━━━ RECORD EXCERPTS ━━━

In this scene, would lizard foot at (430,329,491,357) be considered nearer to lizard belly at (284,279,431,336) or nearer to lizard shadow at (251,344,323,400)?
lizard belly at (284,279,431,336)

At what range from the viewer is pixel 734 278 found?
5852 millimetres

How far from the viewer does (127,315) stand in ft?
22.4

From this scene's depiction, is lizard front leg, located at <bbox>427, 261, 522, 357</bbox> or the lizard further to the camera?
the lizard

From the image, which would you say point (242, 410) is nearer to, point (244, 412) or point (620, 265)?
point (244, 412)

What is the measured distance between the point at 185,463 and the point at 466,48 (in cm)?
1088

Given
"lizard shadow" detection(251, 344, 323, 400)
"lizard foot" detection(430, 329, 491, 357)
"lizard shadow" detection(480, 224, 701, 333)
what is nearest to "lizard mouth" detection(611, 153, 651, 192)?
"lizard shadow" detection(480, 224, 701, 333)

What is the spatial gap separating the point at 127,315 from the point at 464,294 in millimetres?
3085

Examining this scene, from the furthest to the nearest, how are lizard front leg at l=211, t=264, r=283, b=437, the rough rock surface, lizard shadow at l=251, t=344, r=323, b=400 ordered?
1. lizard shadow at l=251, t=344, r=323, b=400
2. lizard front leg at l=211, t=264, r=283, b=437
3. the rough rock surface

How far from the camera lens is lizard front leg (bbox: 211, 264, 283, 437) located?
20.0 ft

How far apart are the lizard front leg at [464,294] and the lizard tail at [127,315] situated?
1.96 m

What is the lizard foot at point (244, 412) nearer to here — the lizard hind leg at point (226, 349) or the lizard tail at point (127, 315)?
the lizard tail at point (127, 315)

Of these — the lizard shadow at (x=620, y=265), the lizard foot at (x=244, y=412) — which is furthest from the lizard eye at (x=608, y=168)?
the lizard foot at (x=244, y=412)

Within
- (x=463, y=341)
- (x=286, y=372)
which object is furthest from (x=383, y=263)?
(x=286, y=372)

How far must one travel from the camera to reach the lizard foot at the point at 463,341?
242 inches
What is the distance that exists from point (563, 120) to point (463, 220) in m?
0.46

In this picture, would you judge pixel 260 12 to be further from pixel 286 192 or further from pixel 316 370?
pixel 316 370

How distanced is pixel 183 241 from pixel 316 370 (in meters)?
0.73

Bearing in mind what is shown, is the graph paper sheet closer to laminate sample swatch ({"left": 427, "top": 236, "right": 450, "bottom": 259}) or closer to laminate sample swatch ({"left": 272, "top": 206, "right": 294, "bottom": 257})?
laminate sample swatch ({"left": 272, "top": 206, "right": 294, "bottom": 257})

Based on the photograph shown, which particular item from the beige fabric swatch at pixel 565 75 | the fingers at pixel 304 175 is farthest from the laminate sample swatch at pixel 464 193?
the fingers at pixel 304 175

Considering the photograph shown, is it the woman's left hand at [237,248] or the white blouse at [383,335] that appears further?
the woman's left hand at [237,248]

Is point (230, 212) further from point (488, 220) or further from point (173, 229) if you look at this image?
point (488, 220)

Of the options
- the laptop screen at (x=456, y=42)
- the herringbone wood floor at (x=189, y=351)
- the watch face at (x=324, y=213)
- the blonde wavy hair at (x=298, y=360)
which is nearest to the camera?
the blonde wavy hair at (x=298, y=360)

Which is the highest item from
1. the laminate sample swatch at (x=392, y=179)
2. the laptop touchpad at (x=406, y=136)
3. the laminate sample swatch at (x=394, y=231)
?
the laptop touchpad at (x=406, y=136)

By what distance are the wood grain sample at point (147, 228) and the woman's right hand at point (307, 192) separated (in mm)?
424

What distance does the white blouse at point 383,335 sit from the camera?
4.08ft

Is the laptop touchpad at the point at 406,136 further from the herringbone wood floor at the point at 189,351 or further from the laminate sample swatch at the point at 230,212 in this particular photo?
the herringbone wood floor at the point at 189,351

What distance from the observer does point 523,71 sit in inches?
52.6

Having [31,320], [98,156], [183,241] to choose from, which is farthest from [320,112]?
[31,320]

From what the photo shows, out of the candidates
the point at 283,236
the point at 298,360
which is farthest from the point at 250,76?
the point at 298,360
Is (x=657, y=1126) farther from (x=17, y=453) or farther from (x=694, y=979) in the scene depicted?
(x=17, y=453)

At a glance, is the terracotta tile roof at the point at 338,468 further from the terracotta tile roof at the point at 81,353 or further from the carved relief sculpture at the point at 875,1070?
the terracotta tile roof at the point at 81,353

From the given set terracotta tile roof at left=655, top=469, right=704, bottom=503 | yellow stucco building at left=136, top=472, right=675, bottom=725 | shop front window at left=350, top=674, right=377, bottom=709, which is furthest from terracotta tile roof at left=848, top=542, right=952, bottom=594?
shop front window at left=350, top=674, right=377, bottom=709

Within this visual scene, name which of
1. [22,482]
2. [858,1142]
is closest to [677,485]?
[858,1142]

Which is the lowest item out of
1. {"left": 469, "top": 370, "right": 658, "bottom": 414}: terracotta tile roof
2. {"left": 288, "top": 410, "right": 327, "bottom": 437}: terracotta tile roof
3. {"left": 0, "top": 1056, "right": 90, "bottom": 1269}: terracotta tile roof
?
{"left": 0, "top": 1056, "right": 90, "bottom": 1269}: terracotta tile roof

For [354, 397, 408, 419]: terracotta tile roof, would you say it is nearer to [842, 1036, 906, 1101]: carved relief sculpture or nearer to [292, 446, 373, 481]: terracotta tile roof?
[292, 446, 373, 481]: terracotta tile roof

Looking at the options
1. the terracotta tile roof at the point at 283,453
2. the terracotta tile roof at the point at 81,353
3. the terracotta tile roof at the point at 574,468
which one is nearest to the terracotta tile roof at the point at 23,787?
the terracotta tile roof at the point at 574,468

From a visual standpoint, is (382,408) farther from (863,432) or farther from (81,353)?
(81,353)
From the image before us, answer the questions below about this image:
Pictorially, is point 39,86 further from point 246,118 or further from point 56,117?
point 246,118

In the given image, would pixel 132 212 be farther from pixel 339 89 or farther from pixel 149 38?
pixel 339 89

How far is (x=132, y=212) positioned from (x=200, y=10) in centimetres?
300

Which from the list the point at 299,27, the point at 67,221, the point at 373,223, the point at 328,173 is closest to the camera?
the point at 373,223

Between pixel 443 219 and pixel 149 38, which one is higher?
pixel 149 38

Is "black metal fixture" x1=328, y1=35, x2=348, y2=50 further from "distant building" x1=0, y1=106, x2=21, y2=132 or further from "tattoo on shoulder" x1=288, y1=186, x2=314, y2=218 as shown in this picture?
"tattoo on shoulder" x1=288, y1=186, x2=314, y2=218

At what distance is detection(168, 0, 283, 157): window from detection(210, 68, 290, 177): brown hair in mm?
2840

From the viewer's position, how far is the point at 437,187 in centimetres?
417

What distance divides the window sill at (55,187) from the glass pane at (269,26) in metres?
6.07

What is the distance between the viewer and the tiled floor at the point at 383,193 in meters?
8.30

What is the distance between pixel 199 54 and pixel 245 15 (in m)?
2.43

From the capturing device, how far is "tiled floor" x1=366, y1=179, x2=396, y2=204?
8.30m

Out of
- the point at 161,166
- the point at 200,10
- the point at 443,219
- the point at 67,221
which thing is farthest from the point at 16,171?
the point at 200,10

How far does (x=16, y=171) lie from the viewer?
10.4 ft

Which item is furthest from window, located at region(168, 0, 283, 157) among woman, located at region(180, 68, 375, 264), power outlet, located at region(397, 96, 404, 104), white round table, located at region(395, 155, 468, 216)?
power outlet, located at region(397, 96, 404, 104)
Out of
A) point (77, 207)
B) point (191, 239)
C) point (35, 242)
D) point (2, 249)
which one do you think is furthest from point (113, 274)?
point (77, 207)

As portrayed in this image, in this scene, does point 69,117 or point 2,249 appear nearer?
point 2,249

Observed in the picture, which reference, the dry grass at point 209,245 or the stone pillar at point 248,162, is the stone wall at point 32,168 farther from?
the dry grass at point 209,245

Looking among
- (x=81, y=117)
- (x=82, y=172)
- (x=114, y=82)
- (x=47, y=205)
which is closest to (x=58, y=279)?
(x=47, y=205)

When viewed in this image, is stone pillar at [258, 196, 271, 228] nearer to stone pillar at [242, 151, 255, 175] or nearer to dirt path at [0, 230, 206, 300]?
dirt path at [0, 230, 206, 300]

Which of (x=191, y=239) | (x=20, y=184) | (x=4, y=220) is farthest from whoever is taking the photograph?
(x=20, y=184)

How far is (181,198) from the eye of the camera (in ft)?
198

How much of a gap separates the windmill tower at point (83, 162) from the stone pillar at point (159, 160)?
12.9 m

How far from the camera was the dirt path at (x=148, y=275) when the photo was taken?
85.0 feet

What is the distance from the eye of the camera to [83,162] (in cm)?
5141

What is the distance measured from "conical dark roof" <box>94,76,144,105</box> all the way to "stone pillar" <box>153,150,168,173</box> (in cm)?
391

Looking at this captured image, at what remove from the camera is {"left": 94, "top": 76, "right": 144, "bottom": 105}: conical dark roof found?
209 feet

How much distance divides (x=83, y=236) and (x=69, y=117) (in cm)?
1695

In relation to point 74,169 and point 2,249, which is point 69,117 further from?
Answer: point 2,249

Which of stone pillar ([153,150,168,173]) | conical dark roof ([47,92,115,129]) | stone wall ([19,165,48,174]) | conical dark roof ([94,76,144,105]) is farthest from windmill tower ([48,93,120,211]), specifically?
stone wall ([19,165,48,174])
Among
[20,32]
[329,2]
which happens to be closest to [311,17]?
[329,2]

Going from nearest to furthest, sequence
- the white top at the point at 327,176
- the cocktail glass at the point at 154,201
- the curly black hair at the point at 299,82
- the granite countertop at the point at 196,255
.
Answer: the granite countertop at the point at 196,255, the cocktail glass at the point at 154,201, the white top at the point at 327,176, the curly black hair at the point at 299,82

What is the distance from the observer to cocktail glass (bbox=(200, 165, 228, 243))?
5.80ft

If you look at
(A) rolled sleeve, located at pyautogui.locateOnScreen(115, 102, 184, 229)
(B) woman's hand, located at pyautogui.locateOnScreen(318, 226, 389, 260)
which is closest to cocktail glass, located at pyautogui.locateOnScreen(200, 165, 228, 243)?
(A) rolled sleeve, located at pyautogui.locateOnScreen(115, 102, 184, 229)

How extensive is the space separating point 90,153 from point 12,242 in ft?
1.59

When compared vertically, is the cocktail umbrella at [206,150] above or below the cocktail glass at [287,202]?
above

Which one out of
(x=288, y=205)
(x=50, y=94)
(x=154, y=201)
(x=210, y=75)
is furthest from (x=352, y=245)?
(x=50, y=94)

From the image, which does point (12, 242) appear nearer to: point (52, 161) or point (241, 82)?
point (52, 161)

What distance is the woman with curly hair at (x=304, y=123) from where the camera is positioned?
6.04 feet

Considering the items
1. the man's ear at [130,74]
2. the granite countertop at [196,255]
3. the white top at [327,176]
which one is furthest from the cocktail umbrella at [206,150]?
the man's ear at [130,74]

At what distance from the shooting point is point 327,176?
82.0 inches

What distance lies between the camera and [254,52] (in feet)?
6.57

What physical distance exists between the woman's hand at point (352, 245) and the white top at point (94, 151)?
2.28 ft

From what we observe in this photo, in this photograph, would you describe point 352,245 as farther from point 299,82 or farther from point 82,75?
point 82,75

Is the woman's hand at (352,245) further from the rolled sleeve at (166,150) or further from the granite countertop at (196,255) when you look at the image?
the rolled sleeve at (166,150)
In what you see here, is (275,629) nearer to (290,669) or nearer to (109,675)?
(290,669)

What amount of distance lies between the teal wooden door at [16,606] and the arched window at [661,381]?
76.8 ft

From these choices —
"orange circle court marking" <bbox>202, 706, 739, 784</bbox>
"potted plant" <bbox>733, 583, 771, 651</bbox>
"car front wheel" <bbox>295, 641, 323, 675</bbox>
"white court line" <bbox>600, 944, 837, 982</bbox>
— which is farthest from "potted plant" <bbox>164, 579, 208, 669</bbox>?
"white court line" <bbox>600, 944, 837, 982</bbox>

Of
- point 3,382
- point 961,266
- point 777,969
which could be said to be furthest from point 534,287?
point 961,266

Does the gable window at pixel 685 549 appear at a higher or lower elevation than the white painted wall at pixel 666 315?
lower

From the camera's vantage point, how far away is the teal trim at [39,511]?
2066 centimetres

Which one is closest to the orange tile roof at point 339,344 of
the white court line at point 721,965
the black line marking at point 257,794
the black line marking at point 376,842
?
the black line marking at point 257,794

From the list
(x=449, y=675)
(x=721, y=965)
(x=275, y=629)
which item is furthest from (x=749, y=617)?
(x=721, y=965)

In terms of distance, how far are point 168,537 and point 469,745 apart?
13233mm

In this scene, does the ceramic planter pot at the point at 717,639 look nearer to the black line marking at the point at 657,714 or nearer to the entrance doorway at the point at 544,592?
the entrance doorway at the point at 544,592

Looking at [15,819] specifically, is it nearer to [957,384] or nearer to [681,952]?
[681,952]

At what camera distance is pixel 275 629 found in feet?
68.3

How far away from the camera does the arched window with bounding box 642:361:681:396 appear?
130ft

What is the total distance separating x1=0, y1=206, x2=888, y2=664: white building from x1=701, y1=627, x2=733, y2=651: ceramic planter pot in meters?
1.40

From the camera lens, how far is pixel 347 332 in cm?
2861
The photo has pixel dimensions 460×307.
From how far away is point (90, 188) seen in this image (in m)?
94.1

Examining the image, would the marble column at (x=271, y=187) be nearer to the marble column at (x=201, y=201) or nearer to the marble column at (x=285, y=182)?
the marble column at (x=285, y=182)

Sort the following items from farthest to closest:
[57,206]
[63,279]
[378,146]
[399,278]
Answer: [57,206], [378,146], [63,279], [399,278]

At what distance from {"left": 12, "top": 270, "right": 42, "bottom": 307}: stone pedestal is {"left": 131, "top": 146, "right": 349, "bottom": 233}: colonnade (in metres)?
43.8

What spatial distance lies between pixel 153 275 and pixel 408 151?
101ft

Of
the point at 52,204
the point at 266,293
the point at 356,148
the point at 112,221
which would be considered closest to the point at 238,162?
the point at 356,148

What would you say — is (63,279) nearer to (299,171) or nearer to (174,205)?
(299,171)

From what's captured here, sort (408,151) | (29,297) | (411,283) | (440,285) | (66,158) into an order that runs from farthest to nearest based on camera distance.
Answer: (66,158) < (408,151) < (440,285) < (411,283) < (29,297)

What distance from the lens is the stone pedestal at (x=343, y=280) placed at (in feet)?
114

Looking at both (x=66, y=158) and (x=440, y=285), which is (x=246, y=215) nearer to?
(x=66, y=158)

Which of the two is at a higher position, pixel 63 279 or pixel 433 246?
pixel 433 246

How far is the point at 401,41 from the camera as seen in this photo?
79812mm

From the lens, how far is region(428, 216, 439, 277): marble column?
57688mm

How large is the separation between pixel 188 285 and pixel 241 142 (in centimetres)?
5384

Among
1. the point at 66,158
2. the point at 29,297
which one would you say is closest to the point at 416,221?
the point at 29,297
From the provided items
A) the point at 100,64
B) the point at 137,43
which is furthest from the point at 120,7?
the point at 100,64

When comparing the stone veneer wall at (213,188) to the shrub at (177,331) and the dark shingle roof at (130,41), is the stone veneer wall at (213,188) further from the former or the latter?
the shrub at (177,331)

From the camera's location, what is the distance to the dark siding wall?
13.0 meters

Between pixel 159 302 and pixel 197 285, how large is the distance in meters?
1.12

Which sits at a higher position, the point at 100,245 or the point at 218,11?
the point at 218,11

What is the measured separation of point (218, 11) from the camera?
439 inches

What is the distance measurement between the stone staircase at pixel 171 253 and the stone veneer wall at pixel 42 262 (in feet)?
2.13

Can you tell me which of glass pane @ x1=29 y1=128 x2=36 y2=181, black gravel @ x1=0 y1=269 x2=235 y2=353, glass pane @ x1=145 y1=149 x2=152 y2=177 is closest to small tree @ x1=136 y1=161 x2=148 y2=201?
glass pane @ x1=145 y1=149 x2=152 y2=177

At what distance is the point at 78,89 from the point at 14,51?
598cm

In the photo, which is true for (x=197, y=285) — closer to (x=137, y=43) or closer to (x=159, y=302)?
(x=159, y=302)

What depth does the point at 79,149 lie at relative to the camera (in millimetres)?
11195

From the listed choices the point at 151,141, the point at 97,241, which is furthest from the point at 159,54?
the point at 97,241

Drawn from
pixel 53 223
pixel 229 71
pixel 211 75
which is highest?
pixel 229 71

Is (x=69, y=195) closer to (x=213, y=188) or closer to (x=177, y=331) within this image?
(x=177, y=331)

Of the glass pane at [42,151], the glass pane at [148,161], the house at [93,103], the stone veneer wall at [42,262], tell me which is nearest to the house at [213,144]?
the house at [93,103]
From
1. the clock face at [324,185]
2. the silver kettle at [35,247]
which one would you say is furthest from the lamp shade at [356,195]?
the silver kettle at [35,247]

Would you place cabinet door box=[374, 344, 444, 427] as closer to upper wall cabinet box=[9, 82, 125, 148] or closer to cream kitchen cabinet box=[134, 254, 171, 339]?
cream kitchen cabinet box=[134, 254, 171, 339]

━━━

> _WHAT YOU ARE ASKED TO DO_
Duplicate the lines of the records from the line containing "How far away from" up to and including the line containing "Answer: [57,206], [378,146], [63,279], [399,278]", keeping every character as it appears.

> _OUTPUT FOR THIS EXERCISE_
How far away from the camera does the arched window with bounding box 642:361:681:396 appear?
130ft

What is the total distance separating x1=0, y1=206, x2=888, y2=664: white building from x1=701, y1=627, x2=733, y2=651: ceramic planter pot in meters?
1.40

From the camera lens, how far is pixel 347 332 in cm?
2861
The photo has pixel dimensions 460×307.
From how far away is point (90, 188) seen in this image (in m)?
94.1

Examining the image, would the marble column at (x=271, y=187) be nearer to the marble column at (x=201, y=201) or nearer to the marble column at (x=285, y=182)?
the marble column at (x=285, y=182)

Sort the following items from farthest to closest:
[57,206]
[63,279]
[378,146]
[399,278]
Answer: [57,206], [378,146], [63,279], [399,278]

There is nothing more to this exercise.